Baked potato halves on a sheet pan sliced and pressed open.Closeup of baked potato halves on a baking sheet sliced open and fluffed with a fork.

With the smaller baked potatoes, it’s way easier to slice a small strip of skin off the top of the potato and then fluff it.

This way you don’t accidentally cut through to the bottom. Which is something we did more than a few times with the other method.

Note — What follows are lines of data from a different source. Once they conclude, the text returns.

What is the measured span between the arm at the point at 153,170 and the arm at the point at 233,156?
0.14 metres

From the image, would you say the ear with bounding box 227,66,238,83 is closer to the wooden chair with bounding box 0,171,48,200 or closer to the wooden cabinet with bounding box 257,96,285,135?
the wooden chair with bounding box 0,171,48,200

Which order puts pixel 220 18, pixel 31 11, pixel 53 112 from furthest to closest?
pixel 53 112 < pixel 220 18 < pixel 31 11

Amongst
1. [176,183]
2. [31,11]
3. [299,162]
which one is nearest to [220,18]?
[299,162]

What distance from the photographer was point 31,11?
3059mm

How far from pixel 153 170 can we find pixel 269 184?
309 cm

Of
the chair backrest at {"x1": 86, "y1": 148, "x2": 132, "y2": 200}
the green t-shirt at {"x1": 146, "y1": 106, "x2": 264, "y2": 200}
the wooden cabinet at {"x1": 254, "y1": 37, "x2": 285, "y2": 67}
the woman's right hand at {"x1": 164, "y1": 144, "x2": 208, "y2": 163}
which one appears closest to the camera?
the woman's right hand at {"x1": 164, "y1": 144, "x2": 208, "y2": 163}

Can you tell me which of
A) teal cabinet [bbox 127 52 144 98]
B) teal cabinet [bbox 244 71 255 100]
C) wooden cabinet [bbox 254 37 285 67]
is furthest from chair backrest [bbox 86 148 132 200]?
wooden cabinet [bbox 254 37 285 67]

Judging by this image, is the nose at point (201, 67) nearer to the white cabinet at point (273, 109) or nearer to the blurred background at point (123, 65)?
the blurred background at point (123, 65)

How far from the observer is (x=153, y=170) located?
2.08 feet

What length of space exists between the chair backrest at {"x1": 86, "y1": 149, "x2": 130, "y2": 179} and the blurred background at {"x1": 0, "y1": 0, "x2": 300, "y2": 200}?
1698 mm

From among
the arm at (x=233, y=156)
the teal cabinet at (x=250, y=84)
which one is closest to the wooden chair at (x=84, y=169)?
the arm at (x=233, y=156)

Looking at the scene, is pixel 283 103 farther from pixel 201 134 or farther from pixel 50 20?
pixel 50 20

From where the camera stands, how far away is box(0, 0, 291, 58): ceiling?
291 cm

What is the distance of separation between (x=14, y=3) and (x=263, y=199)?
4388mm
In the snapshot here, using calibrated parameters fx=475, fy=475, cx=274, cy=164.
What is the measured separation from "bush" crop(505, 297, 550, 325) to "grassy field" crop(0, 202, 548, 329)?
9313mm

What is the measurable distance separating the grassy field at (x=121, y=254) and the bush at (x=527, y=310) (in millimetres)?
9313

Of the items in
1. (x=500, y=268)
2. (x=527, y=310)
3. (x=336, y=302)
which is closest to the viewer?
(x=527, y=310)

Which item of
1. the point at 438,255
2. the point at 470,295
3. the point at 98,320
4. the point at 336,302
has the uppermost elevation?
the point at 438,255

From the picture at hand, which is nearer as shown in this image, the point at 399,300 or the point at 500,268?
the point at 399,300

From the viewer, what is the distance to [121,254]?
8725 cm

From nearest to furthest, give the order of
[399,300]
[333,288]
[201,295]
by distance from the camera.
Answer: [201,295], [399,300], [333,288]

Oil-free baked potato halves on a silicone baking mat lined sheet pan.

Plus, it gives you more surface area for holding toppings. And let’s be honest, more toppings is never a bad thing!

2 Comments

  1. I think your new format is great. Small amount of food for two with no leftovers. I’ve kind of let my toaster oven sulk for a while as I explored my new 3 qt. InstantPot but each appliance has it’s place. The wee TO uses less electricity and space than the conventional standing oven. I like the browning and crisping aspect of the TO. I’d love some more bite-sized hot appetizer recipes. Stay calm, carry on…and know your endeavours are appreciated!

    1. Vivian, you are too much! I’ve been cracking up imagining your pouty toaster oven, lol, I bet your crockpot is pretty salty these days too 🙂

      I’ve been thinking about getting an IP but have been putting it off for fear of having to learn another new appliance. But with the colder months ahead, curries and soups are sounding better and better.

      My mom’s actually visiting this weekend and bringing her 3 qt. IP so we can play with it. If you’ve got any favorite recipes to share, please send them my way!

      Hot appetizers are genius, especially with all of the holidays coming up – we’ll definitely work to add more of those to the site.

      Thanks so much for stopping by and taking the time to comment. It’s always nice to hear from you!